My counter-inanity curriculum
I am putting together this reading list for 2026 not out of self-improvement panic or New Year optimism but out of a quieter, more stubborn need to stay awake. The world has grown loud with inanity, preoccupied with performance and outrage, and rewarded cruelty disguised as opinion. I am tired of it. After everything that unfolded in 2024, the pile-ons, the historical amnesia, the ease with which people speaking anonymously online chose contempt over thought, it feels almost irresponsible not to read more deliberately.
This list is not designed to impress anyone. It is meant to steady me. Half of it is nonfiction, because understanding systems matters. Half of it is fiction, because understanding people matters just as much. I do not trust anyone who thinks empathy can be learned without stories.

I begin with Yuval Noah Harari’s Nexus: A Brief History of Information Networks from the Stone Age to AI, one of the more urgent recent attempts to explain how information itself became destiny. Harari is at his best when he traces long arcs, when he reminds us that every technological leap is also a moral one. What interests me here is not AI panic but misalignment, how systems built to connect us end up flattening complexity and rewarding the illusion of certainty. We live in an age where misinformation spreads faster than doubt, where speed replaces verification. Understanding how information networks shaped earlier civilizations may not save us, but it might slow us down enough to ask better questions.

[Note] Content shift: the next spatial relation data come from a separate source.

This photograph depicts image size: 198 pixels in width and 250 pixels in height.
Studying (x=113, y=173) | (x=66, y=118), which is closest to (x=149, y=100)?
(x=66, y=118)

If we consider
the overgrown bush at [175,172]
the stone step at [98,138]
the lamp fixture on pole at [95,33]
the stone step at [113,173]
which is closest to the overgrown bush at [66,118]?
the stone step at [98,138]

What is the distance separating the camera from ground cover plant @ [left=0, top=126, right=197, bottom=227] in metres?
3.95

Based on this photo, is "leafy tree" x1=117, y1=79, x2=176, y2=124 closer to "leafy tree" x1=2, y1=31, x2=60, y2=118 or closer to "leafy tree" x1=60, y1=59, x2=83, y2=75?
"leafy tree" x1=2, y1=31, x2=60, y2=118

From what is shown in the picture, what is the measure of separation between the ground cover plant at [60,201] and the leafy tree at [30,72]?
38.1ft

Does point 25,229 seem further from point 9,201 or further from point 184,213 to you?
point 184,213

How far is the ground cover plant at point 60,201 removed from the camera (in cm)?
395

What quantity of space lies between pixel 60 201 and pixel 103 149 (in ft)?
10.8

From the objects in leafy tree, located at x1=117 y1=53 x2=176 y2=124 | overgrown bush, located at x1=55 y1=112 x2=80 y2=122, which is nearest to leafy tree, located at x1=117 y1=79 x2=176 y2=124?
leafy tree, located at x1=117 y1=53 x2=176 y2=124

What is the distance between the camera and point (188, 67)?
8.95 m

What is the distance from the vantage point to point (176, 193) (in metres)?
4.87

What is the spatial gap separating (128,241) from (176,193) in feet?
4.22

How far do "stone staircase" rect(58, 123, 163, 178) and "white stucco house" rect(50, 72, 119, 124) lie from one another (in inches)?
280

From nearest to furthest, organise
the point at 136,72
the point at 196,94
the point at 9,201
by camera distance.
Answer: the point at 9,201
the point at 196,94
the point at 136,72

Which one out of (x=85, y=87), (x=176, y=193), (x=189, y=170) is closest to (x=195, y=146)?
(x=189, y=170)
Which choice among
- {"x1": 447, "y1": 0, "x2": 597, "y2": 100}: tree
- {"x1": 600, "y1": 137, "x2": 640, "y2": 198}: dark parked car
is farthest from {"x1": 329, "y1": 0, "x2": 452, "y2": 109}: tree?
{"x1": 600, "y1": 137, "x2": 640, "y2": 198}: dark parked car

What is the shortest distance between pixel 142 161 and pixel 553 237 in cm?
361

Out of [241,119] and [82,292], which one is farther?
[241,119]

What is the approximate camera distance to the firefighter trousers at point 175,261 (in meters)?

Victor Davis Hanson’s The End of Everything belongs beside it, not because I am courting pessimism but because historical memory is short. Hanson writes about collapse as a process, advancing a historically grounded but unapologetically partial reading of how societies fail to recognize existential threats until recognition becomes irrelevant. There is something sobering about reading history written from a firmly argued position, about seeing how patterns repeat when power becomes complacent and dissent becomes performative. It is not a cheerful book, but it is a clarifying one, and clarity feels like a civic duty now.

Chris Bailey’s Intentional: How to Finish What You Start might seem like an odd inclusion next to civilizational collapse, but attention is political, too. A distracted citizen is an easily manipulated one. Bailey’s work focuses on follow-through, on the gap between intention and action, and on how modern life insidiously erodes sustained thought. If I want to be a participative citizen, not just a well-read observer, then discipline matters. The ability to finish a thought, a book, or a commitment is a defiant statement in a culture engineered to pull you elsewhere.

Abundance by Ezra Klein and Derek Thompson rounds out the nonfiction, and I am drawn to it precisely because it resists the scarcity mindset that dominates public discourse. The book argues that many of our constraints are political rather than natural, that we have confused inevitability with inertia. In a moment when fear is endlessly monetized, reading an argument rooted in possibility feels necessary. Not naive optimism, but structured hope, grounded in policy and collective action.

Then there is fiction, which I continue to believe is the most effective empathy training available. Eliza Clark’s Boy Parts is already notorious, and rightly so. It is disturbing, funny, and corrosive, a novel that forces you to remain inside a consciousness you would rather reject. Its gender inversions and moral slipperiness echo some of the same fixations that drew me to Bret Easton Ellis’ American Psycho and Vladimir Nabokov’s Lolita, books that refuse to reassure readers of their own virtue. Fiction like this sharpens moral perception, not by teaching lessons, but by denying easy exits.

Swan Song by Kelleigh Greenberg-Jephcott extends my long fascination with Truman Capote’s swans, that glittering circle of privilege and betrayal. Where other books observe that world from a distance, this one luxuriates in it, risks excess, and lets the prose sprawl. I am interested in what happens when writers allow themselves that indulgence, when style itself becomes part of the argument. In an era obsessed with minimalism and speed, lushness can feel subversive.

Deepa Anappara’s The Last of Earth, set in 19th-century Tibet, is the novel on this list I am most curious about. Stories about outsiders searching for selfhood across geography and culture have always pulled me in. I loved Jeffrey Eugenides’ Middlesex not because of its plot twists but because of its commitment to interiority, to the long work of becoming. Anappara’s novel promises that same slow excavation of identity, against a historical backdrop that resists simplification.

I end with Osamu Dazai’s No Longer Human, a book I have circled for years. It is devastating in its honesty, a portrait of alienation that does not ask for redemption. Often described as the Japanese Catcher in the Rye, it is far less forgiving. Reading it feels like an ethical act, a refusal to turn away from despair simply because it is uncomfortable. In a world that punishes vulnerability and mistakes cruelty for strength, this kind of literature feels essential.
This list will not make me virtuous. Reading never does. But it might make me slower to judge, harder to manipulate, more resistant to the cheap satisfactions of outrage. In an inanity-obsessed world, choosing depth is a form of participation. Reading widely, seriously, and with care is how I plan to show up in 2026, not louder, but better informed, more attentive, and with hope, more human.